The funding will be provided through the nationwide 31 Primary Health Networks (PHNs). The networks are independent regional health organisations that commission health services for local communities, including mental health.

According to Mr Hunt, around one-in-five Australians experience a common mental health disorder each year, and nearly half of the population will experience mental illness at some point in their lives.

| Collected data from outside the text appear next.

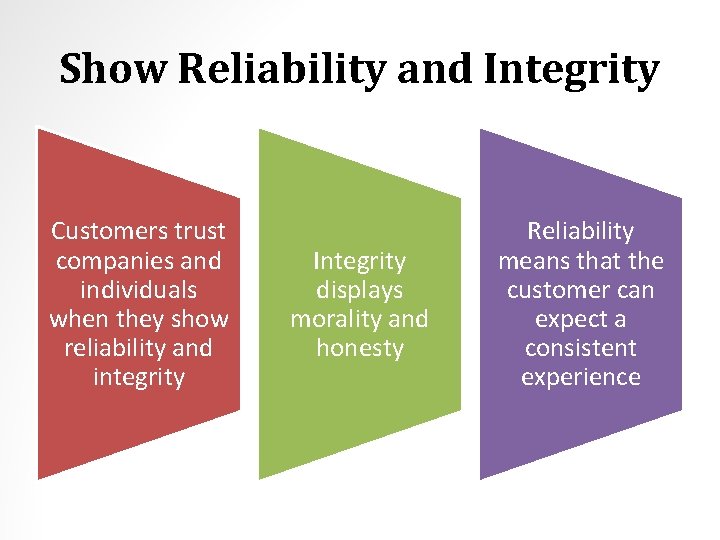 Show Reliability and Integrity

Customers trust companies and individuals when they show reliability and integrity

Integrity displays morality and honesty

Reliability means that the customer can expect a consistent experience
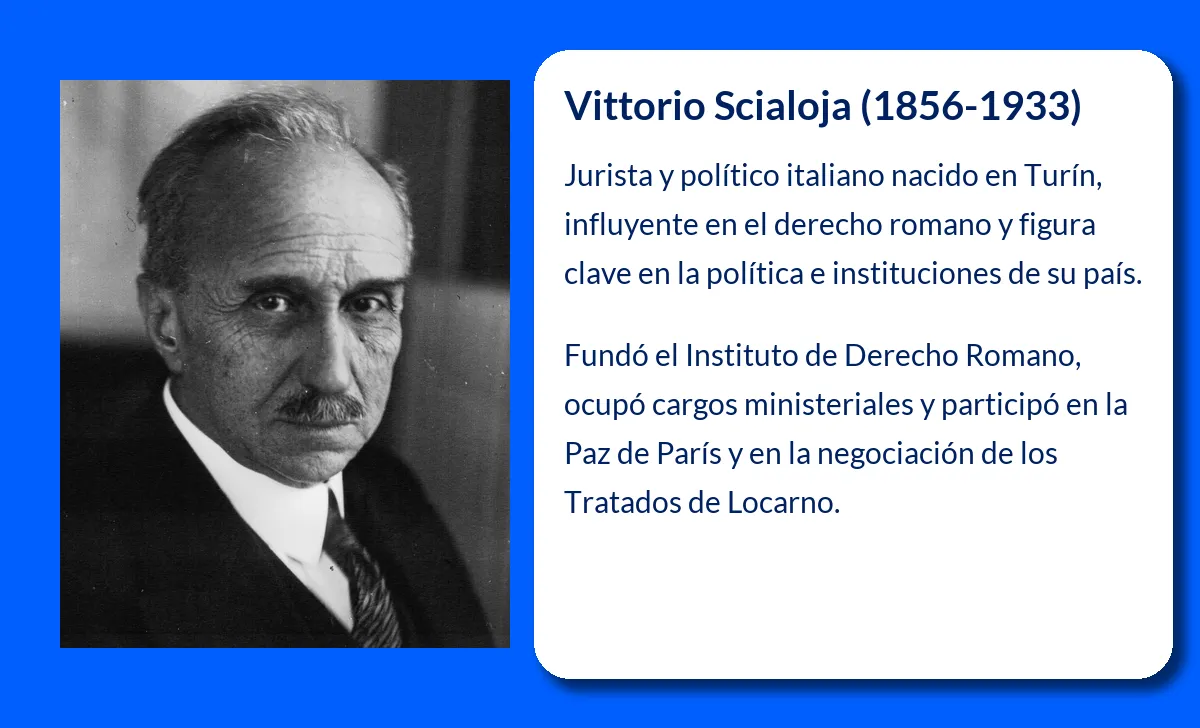 Vittorio Scialoja (1856-1933)

Jurista y político italiano nacido en Turín, influyente en el derecho romano y figura clave en la política e instituciones de su país.

Fundó el Instituto de Derecho Romano, ocupó cargos ministeriales y participó en la Paz de París y en la negociación de los Tratados de Locarno.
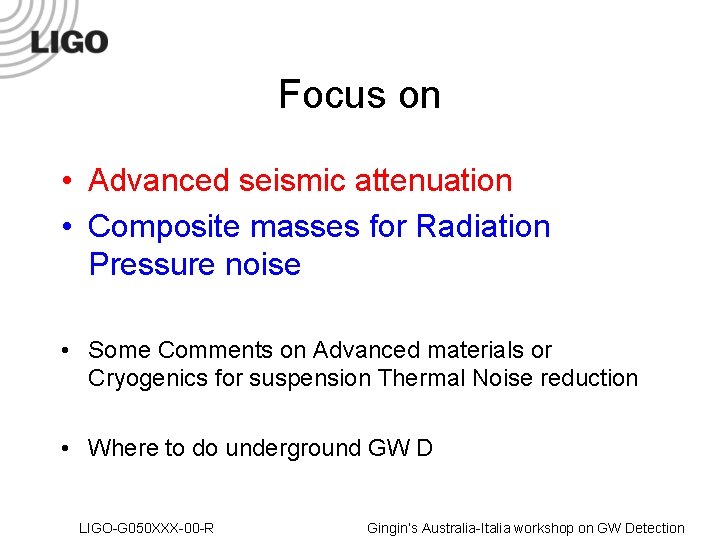 LIGO

Focus on

• Advanced seismic attenuation
• Composite masses for Radiation Pressure noise

• Some Comments on Advanced materials or Cryogenics for suspension Thermal Noise reduction

• Where to do underground GW D

LIGO-G050XXX-00-R

Gingin's Australia-Italia workshop on GW Detection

Less than half will access treatment.

In 2017–18, approximately 200,000 Australians accessed over 900,000 mental health services through local providers commissioned by PHNs.

The $1.45 billion will include:

  • $177 million for mental health nurses;
  • $77 million for suicide prevention including Indigenous suicide;
  • $74 million for the mental health of those in residential aged care;
  • $89 million for Indigenous mental health;
  • $617 million for youth mental health including headspace; and
  • $399 million for psychological therapies for hard to reach populations.

Mr Hunt said the federal government had also decided to change the way PHNs are funded to ensure key staff, including mental health professionals, no longer face the uncertainty of short-term contracts.

"This will allow longer term planning, provide job certainty for thousands of people employed in the sector, and deliver a stronger mental health system," he said.

Shadow health minister Catherine King said the opposition would "always welcome" funding for mental health but that the government's announcement "is in fact the existing funding."

"So whilst we welcome that there'll be ongoing funding for the Primary Health Networks, what the government hasn't done unfortunately is really work with states and territories, lead a process to actually get better coordination for our mental health services," said Ms King.